Problem: Beneath this task are the entries; from the line with "order: Artiodactyla" through the last one, transcribe every line exactly and nothing else, skipping pictures.
§
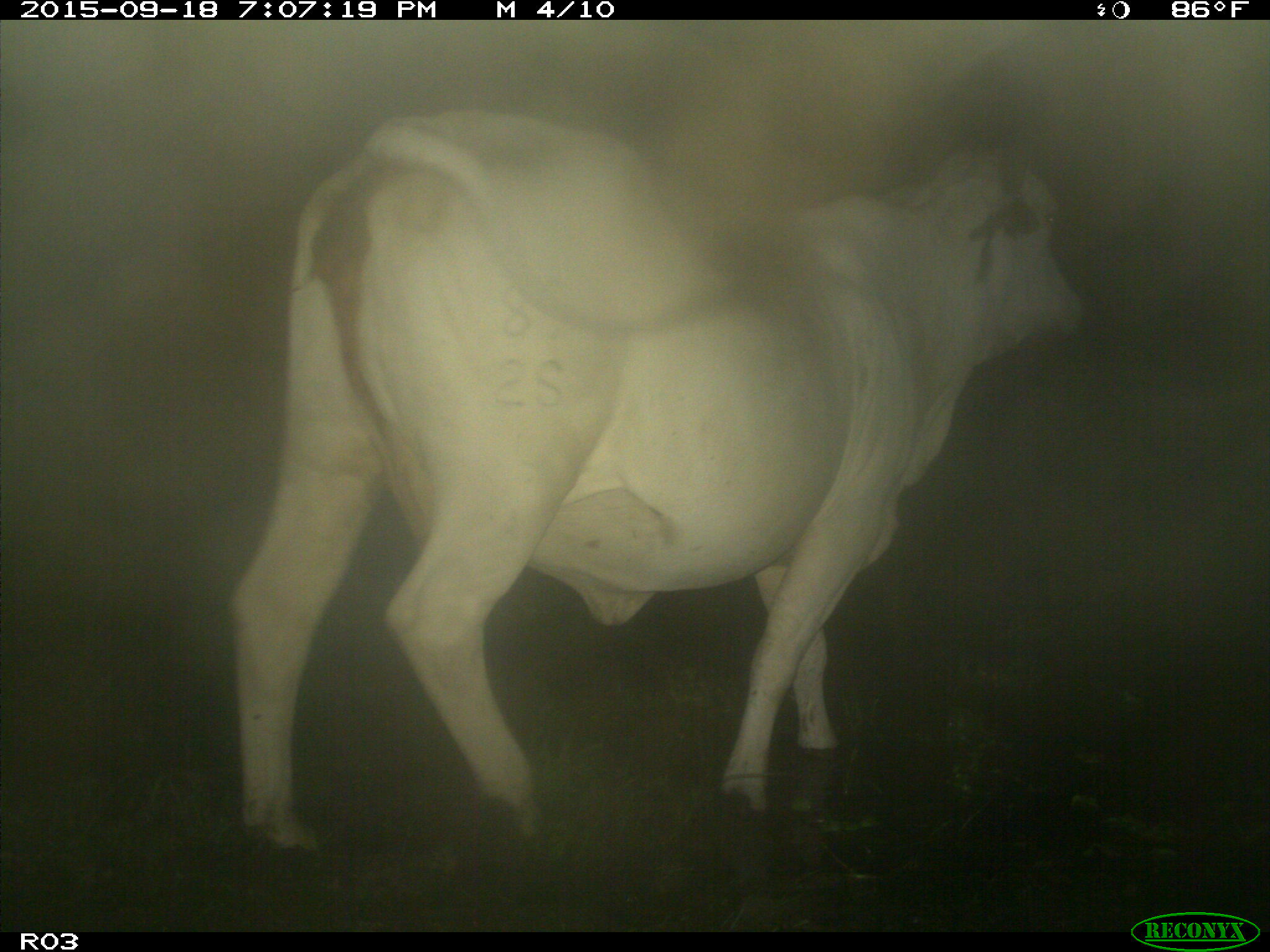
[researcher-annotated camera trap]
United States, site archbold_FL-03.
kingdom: Animalia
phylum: Chordata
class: Mammalia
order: Artiodactyla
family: Bovidae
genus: Bos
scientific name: Bos taurus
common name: domestic cow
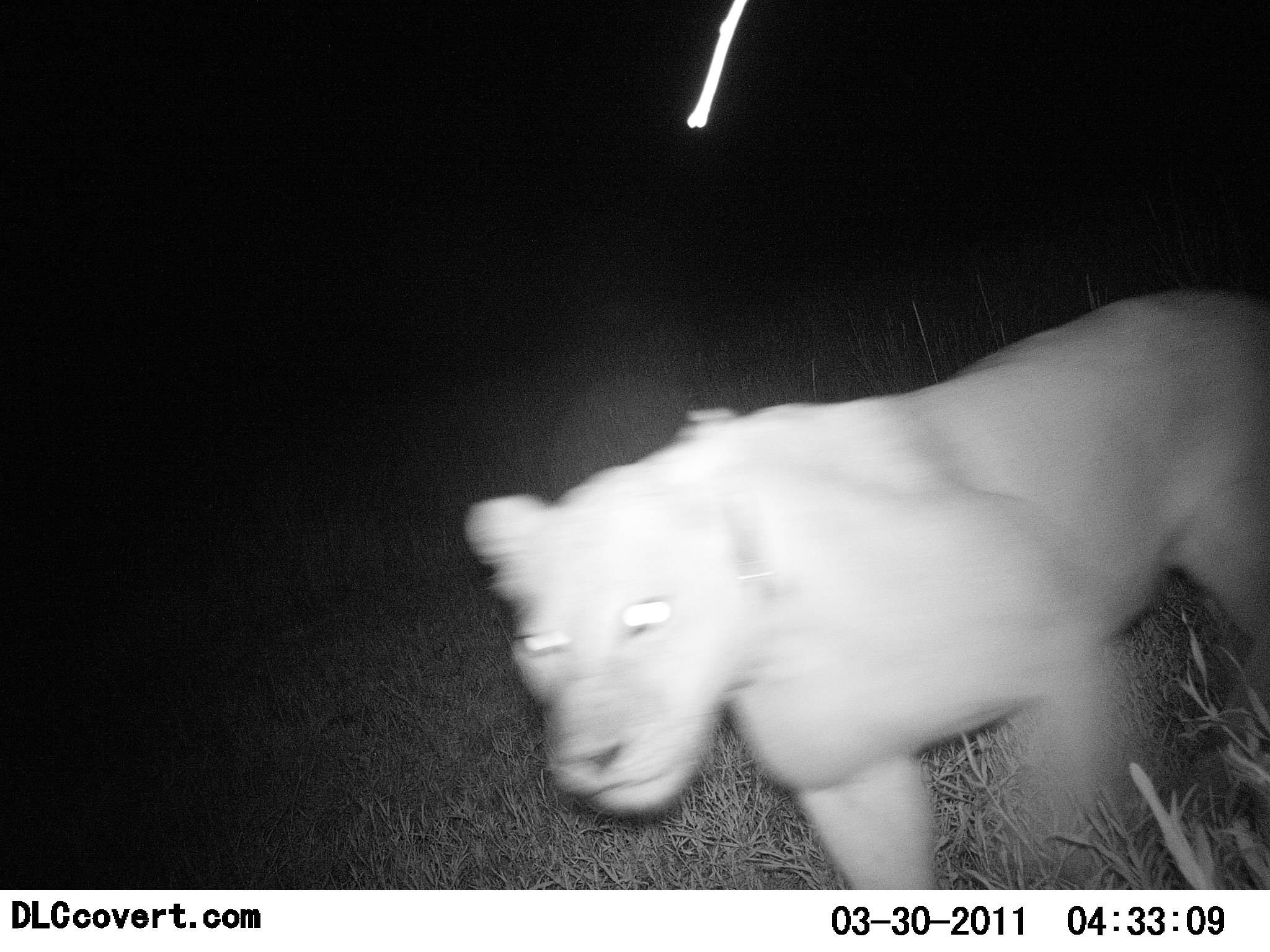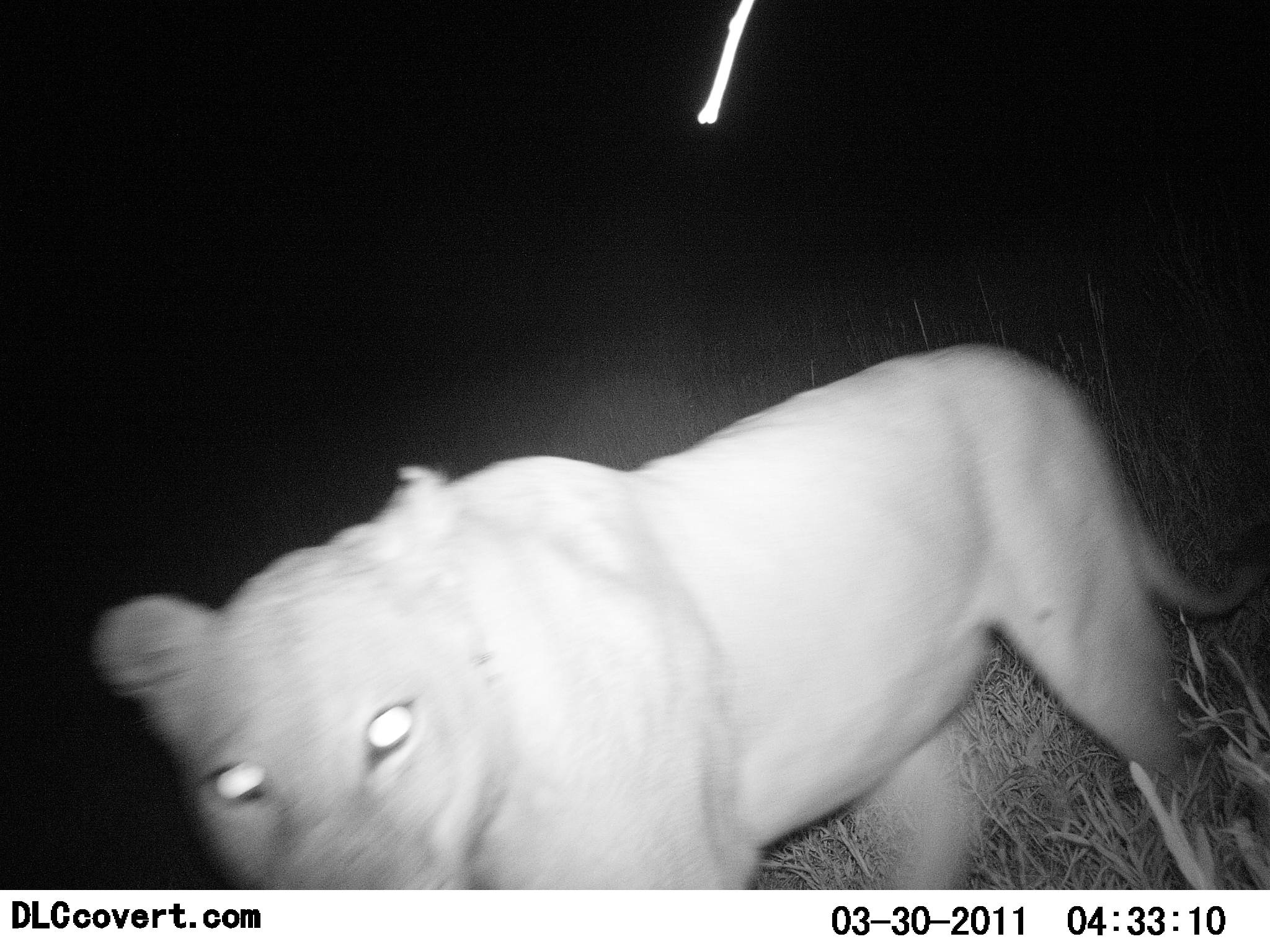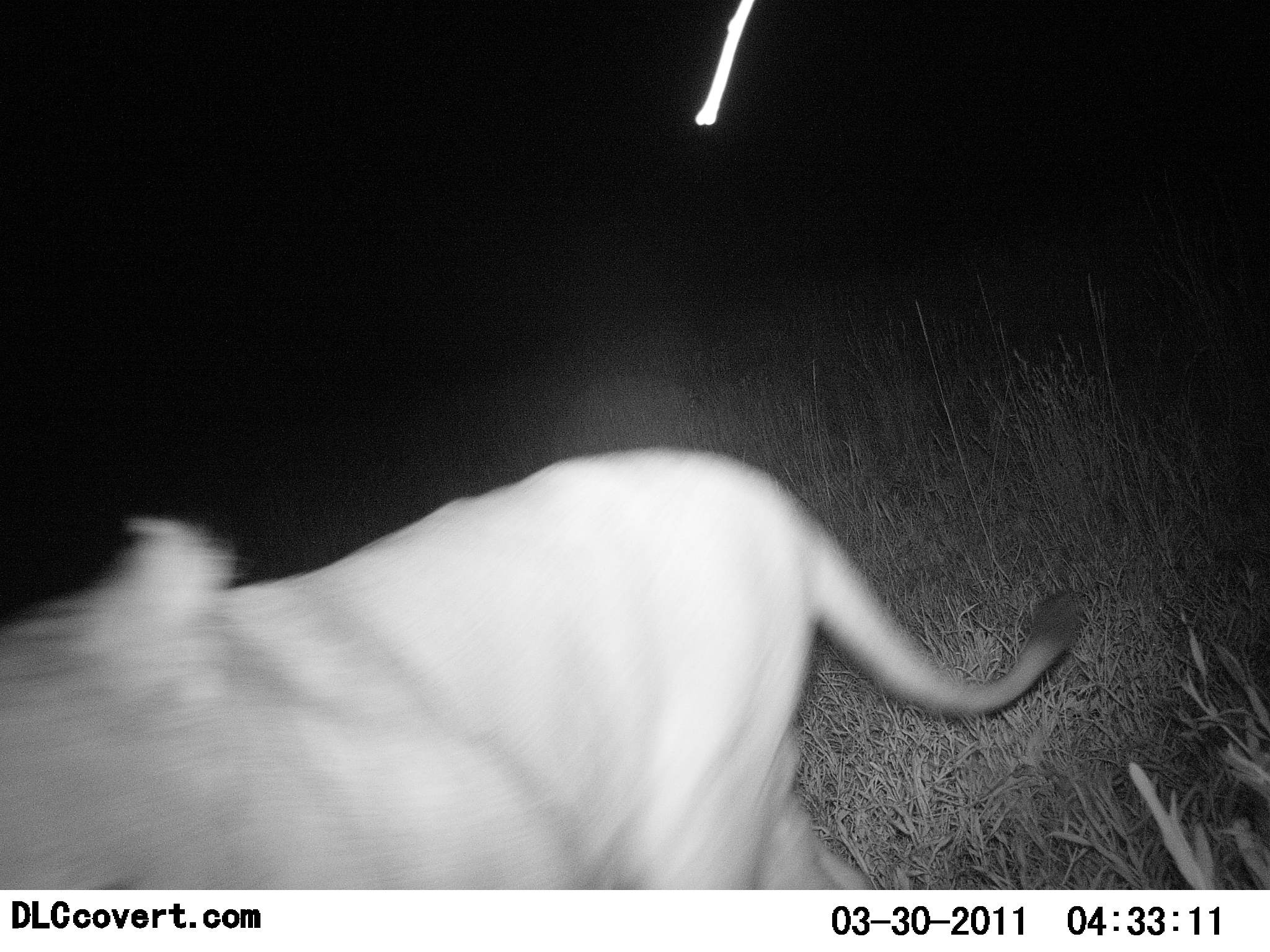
§
Solution to this task:
order: Artiodactyla
family: Bovidae
genus: Bos
scientific name: Bos taurus
common name: domestic cow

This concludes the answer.